◆ **Gestelde opdracht**: Vervang in de lijst hieronder overal "separation distance" door "straight-line distance" en laat al het andere ongewijzigd. Laat de afbeeldingen alstublieft weg uit je antwoord.

◆ **Invoer oefening**:
--

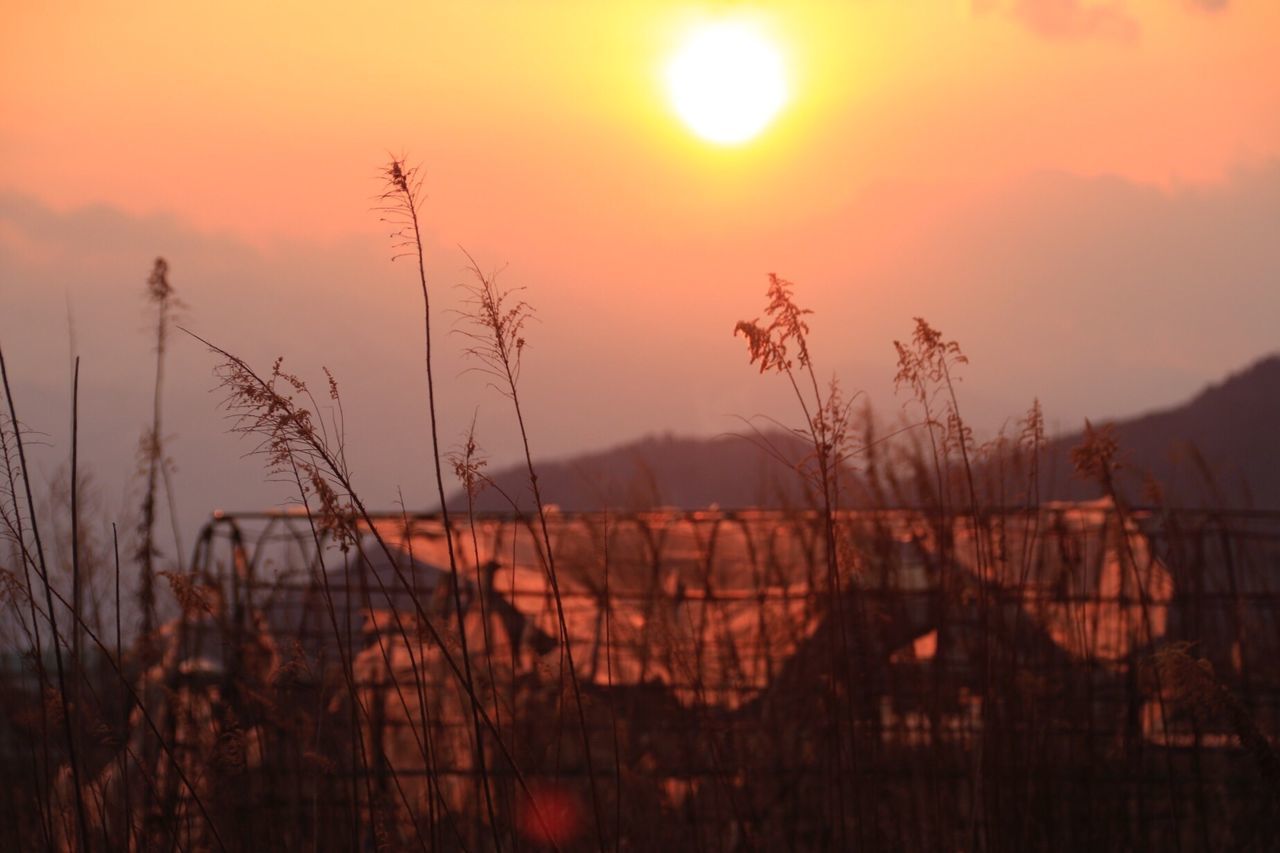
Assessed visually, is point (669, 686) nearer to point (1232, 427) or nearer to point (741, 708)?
point (741, 708)

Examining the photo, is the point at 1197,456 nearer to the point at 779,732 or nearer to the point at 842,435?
the point at 779,732

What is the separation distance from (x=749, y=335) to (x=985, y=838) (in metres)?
0.91

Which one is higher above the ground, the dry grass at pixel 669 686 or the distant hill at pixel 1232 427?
the distant hill at pixel 1232 427

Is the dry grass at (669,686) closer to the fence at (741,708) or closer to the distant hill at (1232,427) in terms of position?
the fence at (741,708)

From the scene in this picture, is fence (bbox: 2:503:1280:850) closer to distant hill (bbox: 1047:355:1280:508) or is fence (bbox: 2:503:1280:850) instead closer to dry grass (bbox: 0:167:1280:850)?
dry grass (bbox: 0:167:1280:850)

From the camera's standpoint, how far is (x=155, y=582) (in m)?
2.31

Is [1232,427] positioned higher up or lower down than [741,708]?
higher up

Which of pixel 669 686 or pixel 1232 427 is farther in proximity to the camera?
pixel 1232 427

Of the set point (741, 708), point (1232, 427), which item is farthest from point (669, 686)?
point (1232, 427)

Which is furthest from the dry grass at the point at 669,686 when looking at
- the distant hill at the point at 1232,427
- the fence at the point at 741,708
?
the distant hill at the point at 1232,427

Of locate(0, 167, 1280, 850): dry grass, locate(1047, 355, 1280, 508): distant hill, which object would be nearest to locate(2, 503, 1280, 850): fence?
locate(0, 167, 1280, 850): dry grass

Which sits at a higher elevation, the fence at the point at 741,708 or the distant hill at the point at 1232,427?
the distant hill at the point at 1232,427

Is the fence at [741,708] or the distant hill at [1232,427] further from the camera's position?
the distant hill at [1232,427]

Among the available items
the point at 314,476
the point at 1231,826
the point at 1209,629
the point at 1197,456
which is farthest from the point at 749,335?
the point at 1209,629
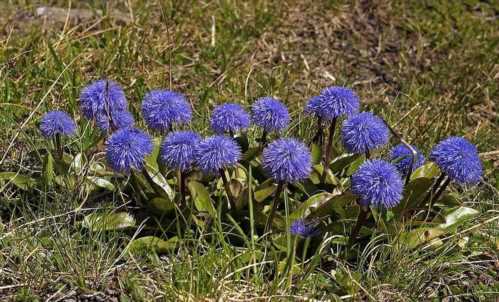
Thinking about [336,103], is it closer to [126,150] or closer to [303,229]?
[303,229]

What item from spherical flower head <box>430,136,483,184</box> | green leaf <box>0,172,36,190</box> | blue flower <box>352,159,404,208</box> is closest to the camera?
blue flower <box>352,159,404,208</box>

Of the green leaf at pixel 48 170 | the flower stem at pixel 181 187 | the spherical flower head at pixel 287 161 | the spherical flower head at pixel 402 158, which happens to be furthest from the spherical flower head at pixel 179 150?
the spherical flower head at pixel 402 158

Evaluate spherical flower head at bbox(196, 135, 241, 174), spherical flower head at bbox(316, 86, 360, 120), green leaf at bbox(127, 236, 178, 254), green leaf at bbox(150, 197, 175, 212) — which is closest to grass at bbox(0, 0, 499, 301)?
green leaf at bbox(127, 236, 178, 254)

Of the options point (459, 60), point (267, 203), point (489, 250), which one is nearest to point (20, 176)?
point (267, 203)

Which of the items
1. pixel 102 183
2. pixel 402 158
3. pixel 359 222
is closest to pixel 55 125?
pixel 102 183

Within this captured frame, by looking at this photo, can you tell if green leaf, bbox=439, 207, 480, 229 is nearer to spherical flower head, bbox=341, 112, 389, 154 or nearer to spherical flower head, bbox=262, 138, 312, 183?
spherical flower head, bbox=341, 112, 389, 154

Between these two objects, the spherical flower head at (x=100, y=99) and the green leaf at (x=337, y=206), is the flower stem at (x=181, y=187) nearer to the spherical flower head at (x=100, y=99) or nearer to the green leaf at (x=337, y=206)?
the spherical flower head at (x=100, y=99)
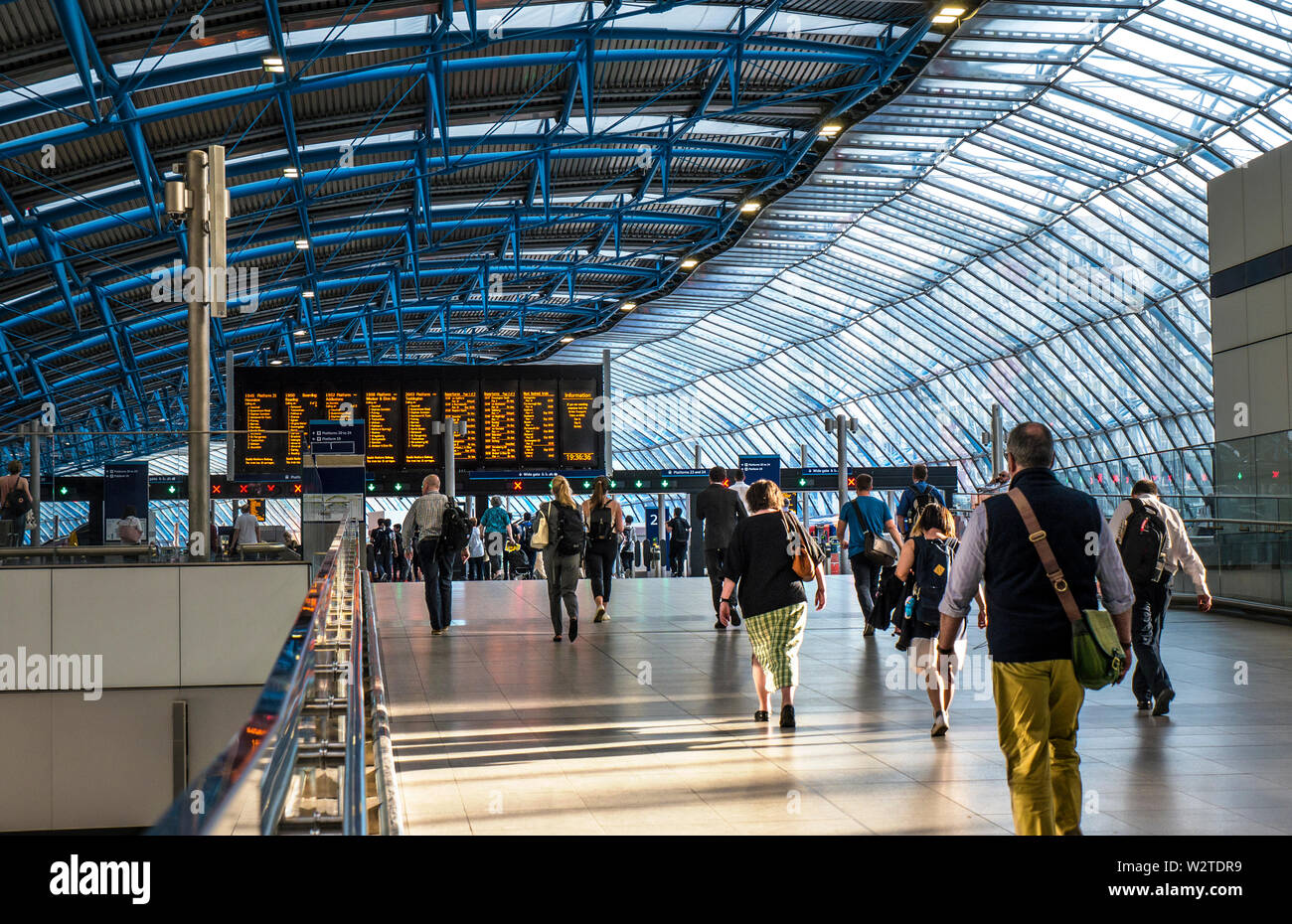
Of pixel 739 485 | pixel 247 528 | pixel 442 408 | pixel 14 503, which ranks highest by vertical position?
pixel 442 408

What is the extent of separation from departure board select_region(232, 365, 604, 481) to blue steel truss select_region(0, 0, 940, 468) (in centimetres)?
380

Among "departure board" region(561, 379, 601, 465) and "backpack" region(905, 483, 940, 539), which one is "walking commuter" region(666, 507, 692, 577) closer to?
"departure board" region(561, 379, 601, 465)

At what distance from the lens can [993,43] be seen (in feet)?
74.0

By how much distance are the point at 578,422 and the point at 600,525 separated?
759 centimetres

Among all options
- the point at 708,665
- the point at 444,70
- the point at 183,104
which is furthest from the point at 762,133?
the point at 708,665

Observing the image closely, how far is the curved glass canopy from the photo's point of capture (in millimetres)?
23250

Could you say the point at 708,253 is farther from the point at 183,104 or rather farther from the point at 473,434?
the point at 183,104

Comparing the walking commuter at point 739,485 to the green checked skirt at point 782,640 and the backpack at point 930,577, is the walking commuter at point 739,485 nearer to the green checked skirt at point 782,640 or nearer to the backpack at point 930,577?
the backpack at point 930,577

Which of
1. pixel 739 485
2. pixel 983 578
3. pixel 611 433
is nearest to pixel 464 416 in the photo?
pixel 611 433

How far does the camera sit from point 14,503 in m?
15.1

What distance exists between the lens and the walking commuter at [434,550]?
1467 centimetres

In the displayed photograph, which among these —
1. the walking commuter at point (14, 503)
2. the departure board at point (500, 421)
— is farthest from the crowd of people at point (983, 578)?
the departure board at point (500, 421)

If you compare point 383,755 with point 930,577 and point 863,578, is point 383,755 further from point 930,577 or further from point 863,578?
point 863,578

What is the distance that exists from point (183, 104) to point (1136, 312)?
85.8 feet
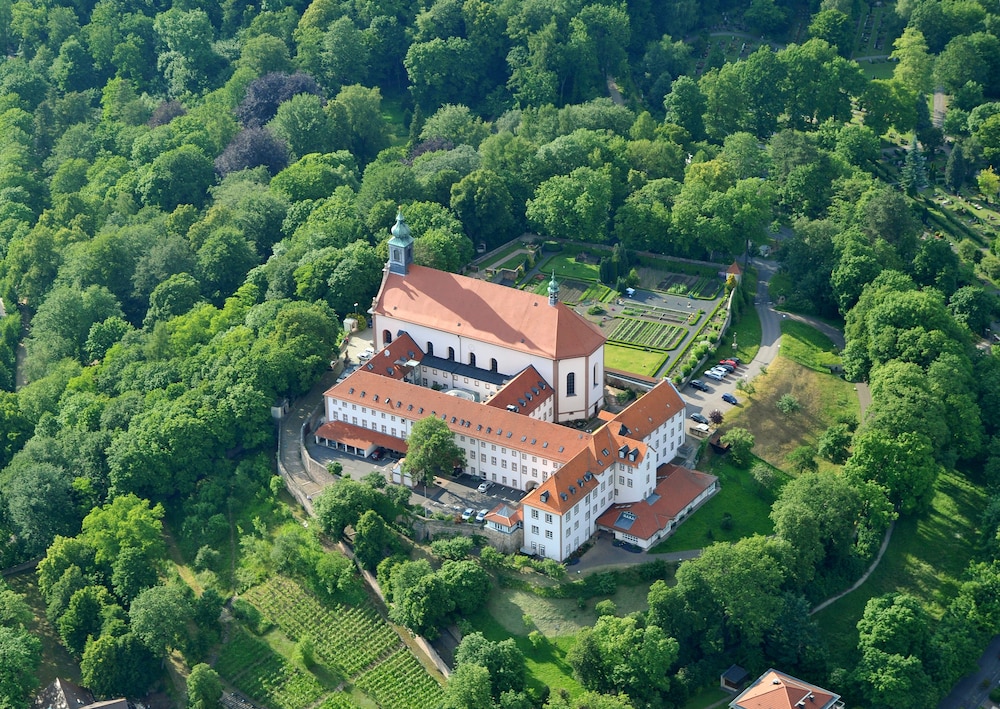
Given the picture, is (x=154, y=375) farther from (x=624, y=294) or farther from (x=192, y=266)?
(x=624, y=294)

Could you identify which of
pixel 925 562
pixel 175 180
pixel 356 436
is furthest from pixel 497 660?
pixel 175 180

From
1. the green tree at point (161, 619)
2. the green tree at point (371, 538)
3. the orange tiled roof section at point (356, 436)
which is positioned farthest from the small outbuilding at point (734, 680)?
the green tree at point (161, 619)

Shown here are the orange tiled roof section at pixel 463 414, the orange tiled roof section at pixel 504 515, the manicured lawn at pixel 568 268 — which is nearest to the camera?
the orange tiled roof section at pixel 504 515

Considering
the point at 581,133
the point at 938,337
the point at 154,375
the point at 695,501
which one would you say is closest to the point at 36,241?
the point at 154,375

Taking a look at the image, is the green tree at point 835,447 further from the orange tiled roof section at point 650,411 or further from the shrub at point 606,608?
the shrub at point 606,608

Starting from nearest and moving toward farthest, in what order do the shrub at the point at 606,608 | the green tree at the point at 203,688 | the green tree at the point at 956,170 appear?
the shrub at the point at 606,608 < the green tree at the point at 203,688 < the green tree at the point at 956,170

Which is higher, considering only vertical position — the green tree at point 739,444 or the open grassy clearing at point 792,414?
the green tree at point 739,444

--

◆ **Resultaat**:
Assessed visually, is point (669, 686) nearer to point (1232, 427) or nearer to point (741, 708)?
point (741, 708)

Examining the photo, is the point at 1197,456 nearer to the point at 779,732 or nearer to the point at 842,435?
the point at 779,732

What is the straight-line distance from (x=749, y=335) to (x=985, y=838) (in metres)?
0.91

Which one is higher above the ground, the dry grass at pixel 669 686 or the distant hill at pixel 1232 427?
the distant hill at pixel 1232 427

Is the dry grass at (669,686) closer to the fence at (741,708) or closer to the distant hill at (1232,427) in terms of position?
the fence at (741,708)

From the scene in this picture, is fence (bbox: 2:503:1280:850) closer to distant hill (bbox: 1047:355:1280:508) or is fence (bbox: 2:503:1280:850) instead closer to dry grass (bbox: 0:167:1280:850)?
dry grass (bbox: 0:167:1280:850)

From the camera's standpoint, how far is (x=155, y=582) (in m)?
2.31

Is [1232,427] positioned higher up or lower down than [741,708]?
higher up

Which of pixel 669 686 or pixel 1232 427 is farther in proximity to the camera?
pixel 1232 427

Of the set point (741, 708), point (1232, 427), which item is farthest from point (669, 686)?
point (1232, 427)

Which is furthest from the dry grass at the point at 669,686 when looking at
- the distant hill at the point at 1232,427
- the fence at the point at 741,708
?
the distant hill at the point at 1232,427

Of locate(0, 167, 1280, 850): dry grass, locate(1047, 355, 1280, 508): distant hill, which object would be nearest to locate(2, 503, 1280, 850): fence?
locate(0, 167, 1280, 850): dry grass

Which sits at a higher elevation, the fence at the point at 741,708 or the distant hill at the point at 1232,427?
the distant hill at the point at 1232,427

Is the fence at [741,708] or the distant hill at [1232,427] further from the camera's position?
the distant hill at [1232,427]

Among the available items
the point at 314,476
the point at 1231,826
the point at 1209,629
the point at 1197,456
which is farthest from the point at 749,335?
the point at 1209,629
Thinking about [336,103], is it closer to [126,150] or closer to [303,229]?
[303,229]

What item from spherical flower head <box>430,136,483,184</box> | green leaf <box>0,172,36,190</box> | blue flower <box>352,159,404,208</box> is closest to the camera?
blue flower <box>352,159,404,208</box>

Of the green leaf at pixel 48 170 | the flower stem at pixel 181 187 | the spherical flower head at pixel 287 161 | the spherical flower head at pixel 402 158, which happens to be furthest from the spherical flower head at pixel 179 150?
the spherical flower head at pixel 402 158

Evaluate spherical flower head at bbox(196, 135, 241, 174), spherical flower head at bbox(316, 86, 360, 120), green leaf at bbox(127, 236, 178, 254), green leaf at bbox(150, 197, 175, 212) — which is closest to grass at bbox(0, 0, 499, 301)?
green leaf at bbox(127, 236, 178, 254)

Of the options point (459, 60), point (267, 203), point (489, 250), which one is nearest to point (20, 176)?
point (267, 203)

Which of the items
1. pixel 102 183
2. pixel 402 158
3. pixel 359 222
is closest to pixel 55 125?
pixel 102 183

Within this captured frame, by looking at this photo, can you tell if green leaf, bbox=439, 207, 480, 229 is nearer to spherical flower head, bbox=341, 112, 389, 154 or nearer to spherical flower head, bbox=262, 138, 312, 183?
spherical flower head, bbox=341, 112, 389, 154

Between these two objects, the spherical flower head at (x=100, y=99) and the green leaf at (x=337, y=206), is the flower stem at (x=181, y=187) nearer to the spherical flower head at (x=100, y=99) or nearer to the green leaf at (x=337, y=206)?
the spherical flower head at (x=100, y=99)
Of pixel 739 485 | pixel 247 528 | pixel 442 408 | pixel 14 503, which ranks highest by vertical position?
pixel 442 408

What is the extent of separation from departure board select_region(232, 365, 604, 481) to blue steel truss select_region(0, 0, 940, 468) (in centimetres)?
380

Among "departure board" region(561, 379, 601, 465) and "backpack" region(905, 483, 940, 539), which one is "walking commuter" region(666, 507, 692, 577) closer to?
"departure board" region(561, 379, 601, 465)

At what distance from the lens can [993,43] be seen (in feet)?
74.0

By how much distance are the point at 578,422 and the point at 600,525 separated?
759 centimetres

Among all options
- the point at 708,665
- the point at 444,70
- the point at 183,104
which is furthest from the point at 762,133?
the point at 708,665

Observing the image closely, how far is the curved glass canopy from the photo's point of capture (in millimetres)?
23250

Could you say the point at 708,253 is farther from the point at 183,104 or rather farther from the point at 473,434?
the point at 183,104

Comparing the walking commuter at point 739,485 to the green checked skirt at point 782,640 and the backpack at point 930,577, is the walking commuter at point 739,485 nearer to the green checked skirt at point 782,640 or nearer to the backpack at point 930,577?
the backpack at point 930,577

Which of
1. pixel 739 485
2. pixel 983 578
3. pixel 611 433
is nearest to pixel 464 416 in the photo?
pixel 611 433

How far does the camera sit from point 14,503 in m?
15.1

What distance exists between the lens and the walking commuter at [434,550]?
1467 centimetres

In the displayed photograph, which among these —
1. the walking commuter at point (14, 503)
2. the departure board at point (500, 421)
— is farthest from the crowd of people at point (983, 578)?
the departure board at point (500, 421)

If you compare point 383,755 with point 930,577 and point 863,578, is point 383,755 further from point 930,577 or further from point 863,578?
point 863,578

What is the distance that exists from point (183, 104) to point (1136, 312)?
85.8 feet
Given the picture, is (x=154, y=375) farther from (x=624, y=294) or farther from (x=192, y=266)?
(x=624, y=294)

Could you identify which of
pixel 925 562
pixel 175 180
pixel 356 436
is furthest from pixel 497 660?
pixel 175 180

From
1. the green tree at point (161, 619)
2. the green tree at point (371, 538)
3. the orange tiled roof section at point (356, 436)
which is positioned farthest from the small outbuilding at point (734, 680)?
the green tree at point (161, 619)

Shown here are the orange tiled roof section at pixel 463 414, the orange tiled roof section at pixel 504 515, the manicured lawn at pixel 568 268 — which is nearest to the camera?
the orange tiled roof section at pixel 504 515

Considering
the point at 581,133
the point at 938,337
the point at 154,375
the point at 695,501
which one would you say is closest to the point at 36,241?
the point at 154,375

Taking a look at the image, is the green tree at point 835,447 further from the orange tiled roof section at point 650,411 or further from the shrub at point 606,608?
the shrub at point 606,608

Starting from nearest and moving toward farthest, in what order do the shrub at the point at 606,608 | the green tree at the point at 203,688 | the green tree at the point at 956,170 appear?
the shrub at the point at 606,608 < the green tree at the point at 203,688 < the green tree at the point at 956,170

Which is higher, considering only vertical position — the green tree at point 739,444 or the open grassy clearing at point 792,414?
the green tree at point 739,444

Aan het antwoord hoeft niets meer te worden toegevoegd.